**Written problem A**
According to the advertising industry roundup, what percentage of surveyed publishers handle ad quality issues by manually removing bad ads from their websites?
**Written problem B**
Translate this sentence from the advertising industry roundup into Spanish: "Ad spend plans are facing dire times as supply chain disruptions continue across various industries."
**Written problem C**
Resume the advertising industry roundup, starting after its final sentence.

Ad Quality Challenges in 2021
With the phasing out of third-party cookies, as well as the privacy changes to Apple’s IDFA, publishers are having to shift from audience-behavior-based mechanisms to contextual solutions. The decline of user-tracking mechanisms has definitely paved the way for contextual advertising, but, the limitations in the field have raised viable concerns regarding ad quality in the minds of publishers.
To find out how publishers are dealing with these challenges, Digiday, along with GeoEdge surveyed close to 100 publishers. The report released by them gives a clear picture of how publishers are moving from an automation-centric past, into a hybrid future that focuses on human-machine interfaces to better control the quality of ads.
The survey found out that publishers are somewhat divided regarding how ad quality challenges have shifted over the course of the past year. While 35% of the respondents have stated that ad quality challenges have increased moderately or adversely, almost 40% of the respondents stated that the challenges were lessening, and ad quality was in fact improving.
The most common type of ad quality issue that respondents are encountering involves bad players trying to lure users offsite using false pretenses or misleading links that take users to websites other than what the ad promised. Fake news, violent content, links redirecting to sites containing malware or other threats, are other issues that the report stated.
So, how publishers are taking control over ad quality and transparency?
48% of the publishers are tackling ad quality issues by manually removing bad ads from their websites, while 45% of the publishers are taking a strategic route by investing in direct partnerships with trusted advertisers. It is clear that work needs to be done on both sides and favorable partnerships are built to address the growing concern of ad quality that the industry faces.
How Advertisers are Trying to Combat the Supply Chain Crisis?
Ad spend plans are facing dire times as supply chain disruptions continue across various industries. According to Business Insider, industries ranging from FMCG, retail, to automotive, are all facing similar challenges with Q4 budgets being slashed by 10% to even 50% by advertising agency clients.
Advertisers are changing marketing messages owing to stock shortages, which is only resulting in added work pressure during a time when companies are facing staff shortages. The need to have last-moment planning sessions and changing things at a moment’s notice is proving to be cost-intensive for clients and labor-intensive for marketers.
Agency insiders state that even large companies like Audi, and Bed Bath and Beyond are not exempt from the supply chain disruptions. Companies are finding it hard to put their products on the shelf, and hence have to replan their advertising strategies, as increasing prices of raw materials, lack of availability of materials, and labor shortage plague the industry.
What are they doing to combat the supply chain crisis?
Marketers are focusing more on building their brands and advertising a promised future of electric cars, rather than trying to sell cars they are unable to manufacture. They are even exploring social media channels like TikTok to reach young customers who might become potential customers in the future. While agencies are unsure as to how long these challenges would last, industry experts are touting that these budget cuts, reservations regarding planning ad campaigns and ad spending could trickle well into 2022.
Strategies from Top Publishers
Harvard Business Review’s Social-first Vertical
Ascend, a vertical from Harvard Business Review, which was populated from India in 2016 using a network of freelancers, is specifically focusing on young global postgraduates starting their careers.
Ascend’s prominent strategies include targeting the aforementioned audience through emerging social media platforms like TikTok, Twitter, and Instagram, amongst others. Its strategy is similar to those employed by large media companies like The New York Times and The Wall Street Journal.

**Data shown**
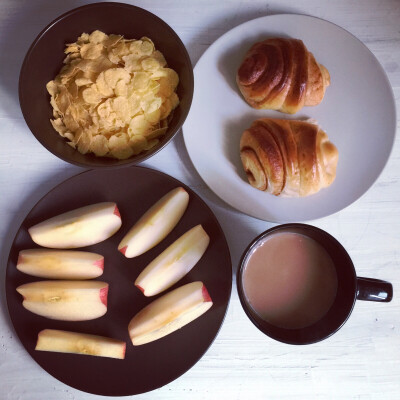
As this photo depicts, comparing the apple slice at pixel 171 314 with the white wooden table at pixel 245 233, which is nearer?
the apple slice at pixel 171 314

**Exercise result A**
48%

**Exercise result B**
Los planes de inversión publicitaria atraviesan tiempos difíciles a medida que continúan las interrupciones de la cadena de suministro en diversos sectores.

**Exercise result C**
The publisher hopes that readers explore and engage with HBR via Ascend. By keeping their content free, they hope to build a loyal audience base, which eventually goes on to subscribe for HBR and renew the subscription throughout their careers. The current rates for subscribing to HBR stand at $120 per year and $150 per year for the premium version.
“We introduce younger people to the brand, help them build better habits, help them make better career decisions. And when the day comes that they’re more in the middle of their careers instead of the beginning, they will turn to the HBR content,”
– Paige Cohen, Editor-in-Chief, Ascend (Src)
The strategy has worked noticeably as advertisers responded to HBR’s increased subscription rates. The advertising business of HBR has grown by almost 12%, while its subscription rates saw a 15% boom between 30th June 2020 and 30th June 2021. While those in charge remain tight-lipped about exact figures, Ascend’s articles received almost 80,000 views in only the last month.
Is Podcasting the Next Big Thing for News Publishers?
The New York Times has experimented with audio journalism for a while now. Having launched The Daily back in 2017, The NYTimes has evolved its audio programming offerings by incorporating newsmaker interviews, provocative debates, and cultural criticisms as part of its audio journalism. It has further acquired Audm, and Serial Productions while forming a strategic alliance with This American Life. More than 20 million monthly listeners listen to these offerings by the Times on a monthly basis.
As of October 12, 2021, The NYTimes is striving to bring audio journalism and merge it with the various digital experiences it offers. The publisher welcomes testers to participate in a brand-new experience dubbed New York Times Audio. It will be provided in the form of an app with content curated by talented editors and journalists of The New York Times. The app will allow listeners to engage with news, criticisms, and ideas that they like.
The New York Times seems to have realized that podcasting is the next big thing for news publishers. The plan is to include content sourced from articles and podcasts created by the New York Times, while also incorporating new audio formats directly from The Times newsroom. New York Times Audio will also feature content from premium magazines like The Rolling Stone, and New York magazine. Owing to its strategic alliance with This American Life, the product will also feature every episode from this iconic show that can be regarded as the pioneer of audio journalism.
The Telegraph’s “Special Sauce Formula” to Increase Subscriptions
Newsletters have proven to be the most effective way of converting readers into paying subscribers for The Telegraph. Their analytics team has found out that users who sign up with their newsletters have a higher chance of converting, with those having signed up for more than one newsletter, having an even higher conversion rate.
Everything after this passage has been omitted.